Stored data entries
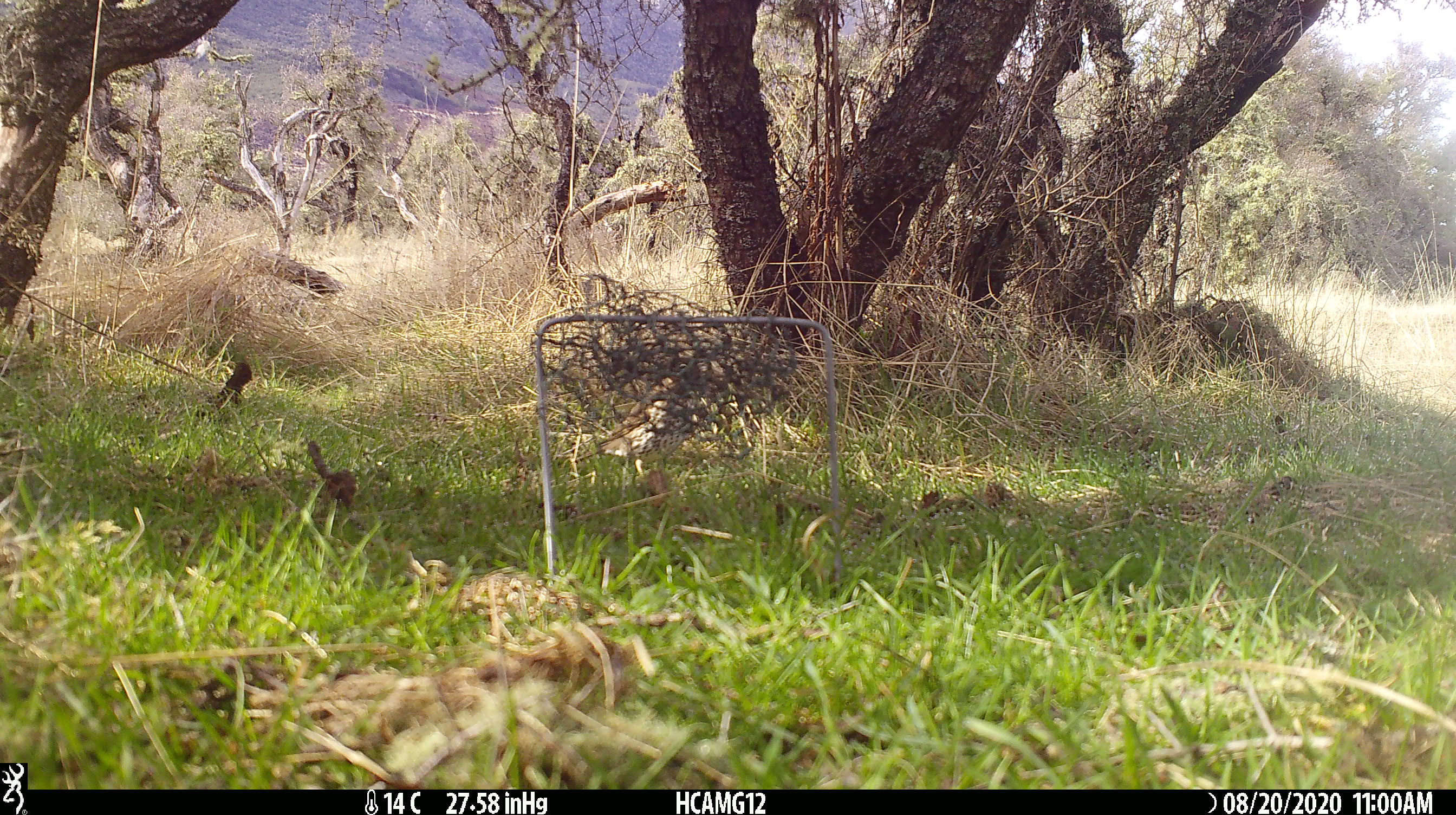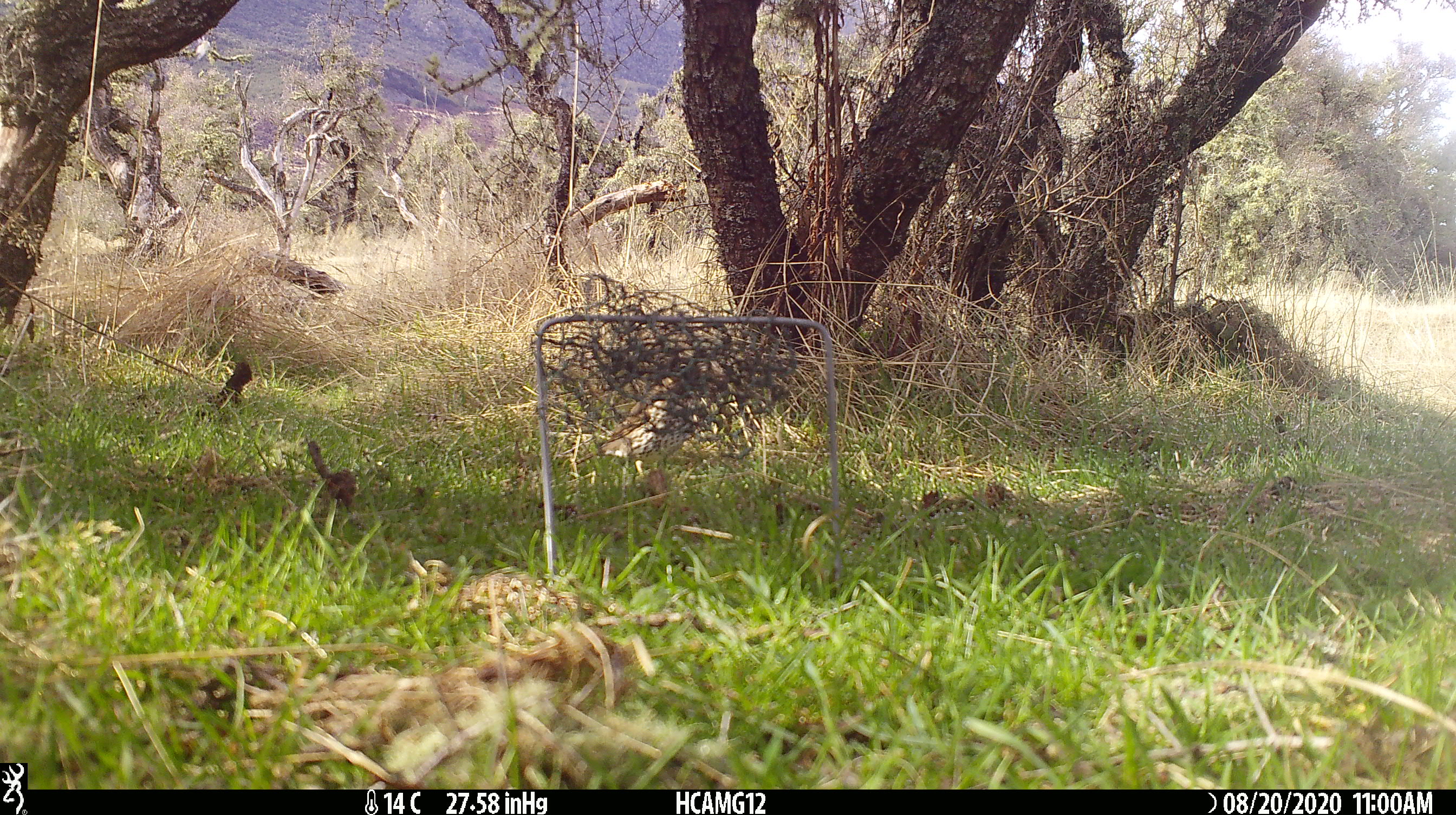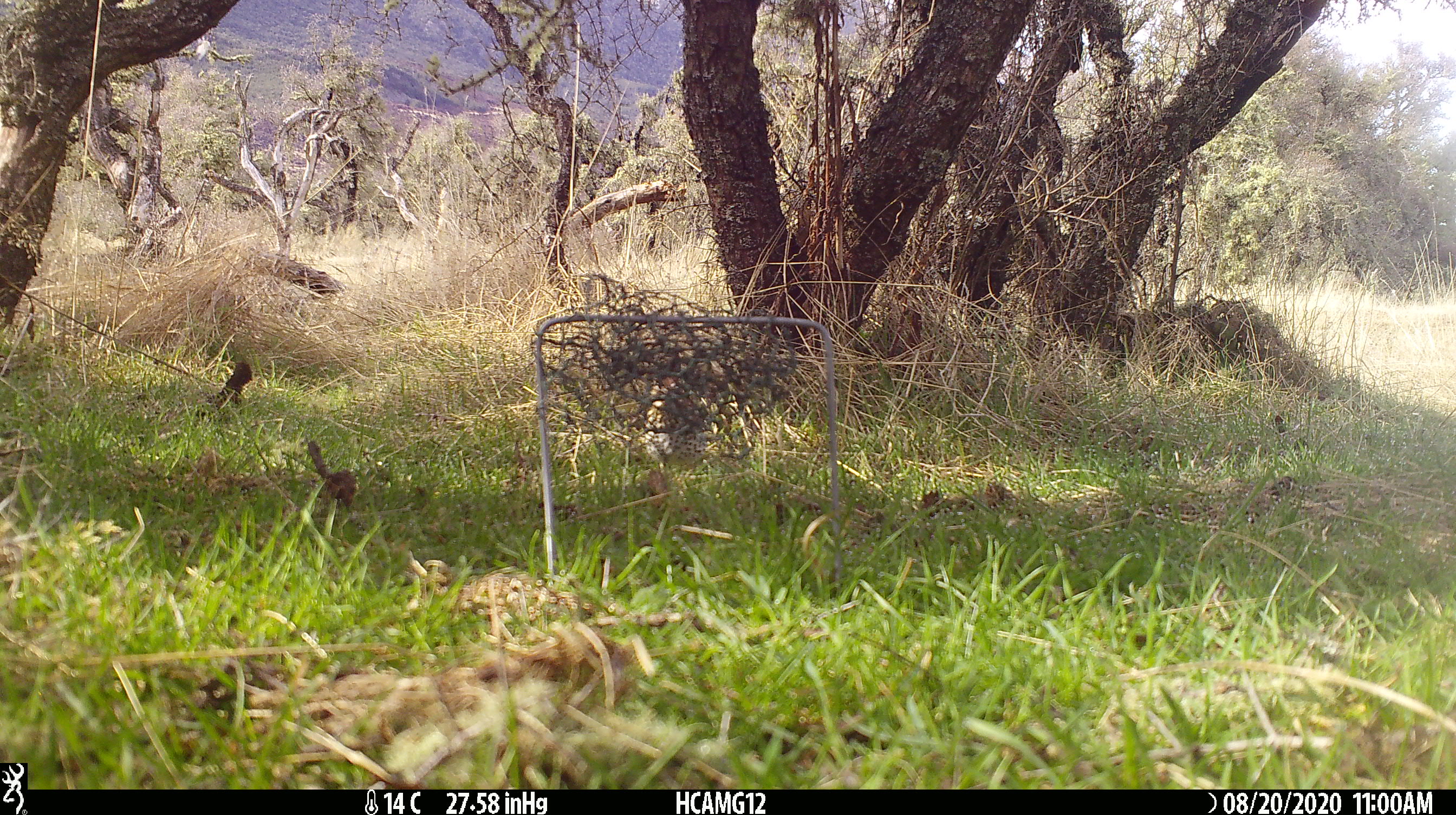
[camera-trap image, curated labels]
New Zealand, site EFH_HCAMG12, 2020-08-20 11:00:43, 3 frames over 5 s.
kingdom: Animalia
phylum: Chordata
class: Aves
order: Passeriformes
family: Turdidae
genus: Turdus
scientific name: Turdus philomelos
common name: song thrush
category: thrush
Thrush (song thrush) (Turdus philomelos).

▶ **ACTIVITY**
What is wanted is a word-for-word restatement of the entries, without their images.

▶ **EXERCISE ANSWER**
[camera-trap image, curated labels]
New Zealand, site EFH_HCAMG12, 2020-08-20 11:00:43, 3 frames over 5 s.
kingdom: Animalia
phylum: Chordata
class: Aves
order: Passeriformes
family: Turdidae
genus: Turdus
scientific name: Turdus philomelos
common name: song thrush
category: thrush
Thrush (song thrush) (Turdus philomelos).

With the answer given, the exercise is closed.